Many of those who apply for position after position and never find secure academic employment would make fantastic college teachers as well.  So those of us fortunate enough to have jobs have the obligation to put our best efforts forward, to realize that we speak to more students on any given teaching day than will likely ever read an article we publish or listen to a paper we give at this or that conference.
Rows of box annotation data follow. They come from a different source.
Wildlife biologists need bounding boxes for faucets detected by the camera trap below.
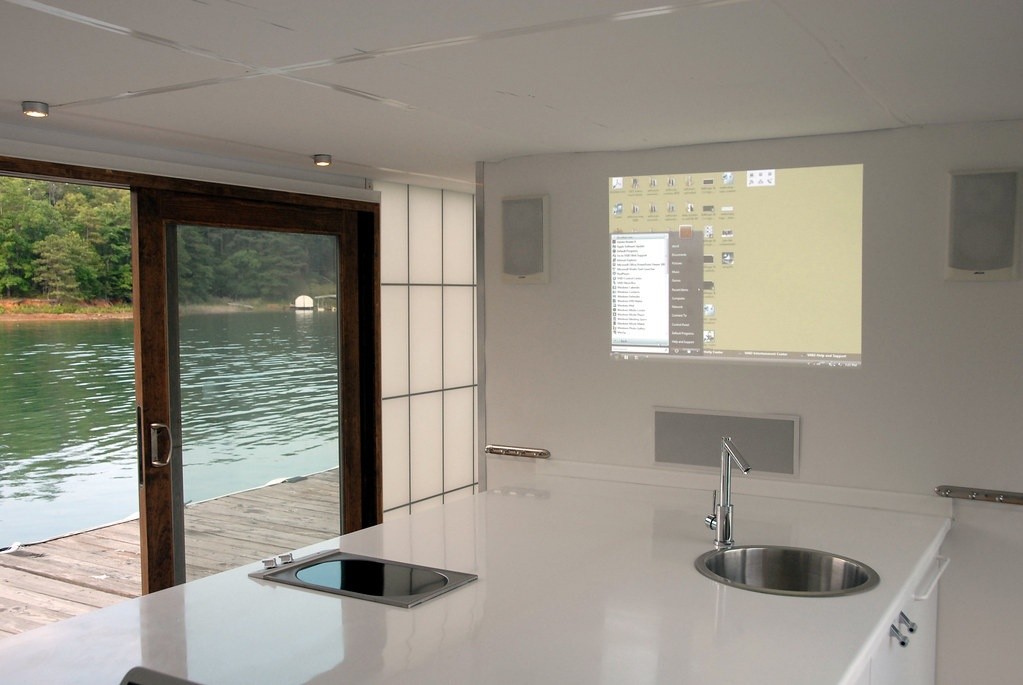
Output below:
[705,436,753,549]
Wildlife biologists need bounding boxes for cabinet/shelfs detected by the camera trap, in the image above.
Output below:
[856,545,950,685]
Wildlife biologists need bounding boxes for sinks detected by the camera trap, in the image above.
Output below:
[695,546,882,597]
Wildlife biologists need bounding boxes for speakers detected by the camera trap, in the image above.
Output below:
[501,193,550,285]
[945,169,1020,280]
We should realize that we can devastate a student with an unkind word or with criticism that is indelicate or overly harsh.

We should recognize as well that with words of confidence and encouragement we can change a young person’s life.  A student will remember us, and what we have said, perhaps long after we have forgotten that student’s name.  And to have that sort of positive impact as a teacher requires great effort and commitment and consciousness.  I once had a colleague when I taught in Montana who told me during my campus visit that being a college professor was “the best part-time job in the world.” He published shit, a bibliography here, a stupid article there.  He taught unimaginatively–presidents and scantrons in American history.  To do well requires an enormous amount of energy and sensitivity.  Teaching is the most important thing we do.
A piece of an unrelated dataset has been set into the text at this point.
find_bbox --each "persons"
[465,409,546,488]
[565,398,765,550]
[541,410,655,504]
I have had many great teachers as colleagues.  Bill Cook, my medievalist colleague who retired a few years back, and who was adored by generations of students, told me that he reminded himself that every student he taught was the most important person in somebody’s life, and that they were entitled to the utmost courtesy, care, and respect.  His office for many years was across from mine, and I was always impressed by how much time he took with students, how much interest he showed in them.  It was a good lesson for me.
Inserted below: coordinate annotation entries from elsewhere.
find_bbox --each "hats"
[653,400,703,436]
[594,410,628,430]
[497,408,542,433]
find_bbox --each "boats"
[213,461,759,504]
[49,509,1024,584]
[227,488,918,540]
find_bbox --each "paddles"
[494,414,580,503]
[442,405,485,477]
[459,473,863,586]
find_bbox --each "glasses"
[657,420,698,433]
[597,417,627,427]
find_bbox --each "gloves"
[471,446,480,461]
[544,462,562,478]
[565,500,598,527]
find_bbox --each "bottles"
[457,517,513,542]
I had this student who took a couple of my classes–my Native American survey course and my course in American Indian Law. She wrote one of the finest research projects I had ever read. Her short papers were brilliantly insightful. They were well-researched and extremely well-written. They were theoretically sophisticated.  She was not a history major, but was the best student in each of the classes she took.  As she prepared to leave campus, having completed her last semester, she stopped by my office. She thanked me for the semester. I told her that I have been at this teaching thing a while.  I told her that I had a good idea of what it takes to succeed in graduate school and academia, and I told her that I am highly selective in who I recommend for graduate school–it is a tough job market, after all, and to succeed you need to be a hard worker, talented, and imaginative.  I told her that I did not know what her plans were after school but that I had every confidence that she could succeed in any endeavor she chose to pursue, and that I would be delighted to write a letter of recommendation for her.  She was visibly moved by this.

A couple of weeks later, I was talking to a colleague in her home department. I was sharing how talented I thought this student was, and thanked my colleague for sending her over to my department.  He said that she was a C student, that she did not seem that interested or motivated.  Damn.  That transcript.  Those grades.  Wouldn’t work for graduate school.  It was a conversation that left me deeply disappointed, and I feel it still, a couple of years later.  Was she really uninterested, or was he uninspired or ill-advised?  I wish I had the chance to meet this student earlier in her Geneseo career.  I have a feeling that I may have been the only professor she had who really let her know how exceptional and talented she was.

We teach. Sometimes, we get lucky, and we meet students who have such breath-taking talent that we learn more from them than they from us.  Sometimes students disappoint us, frustrate us, inspire us, and make us proud.  Sometimes they do not live up to what we believe is their potential.  But once in a while, you will change their life for the better, and, once in a while, they will make yours much better, too.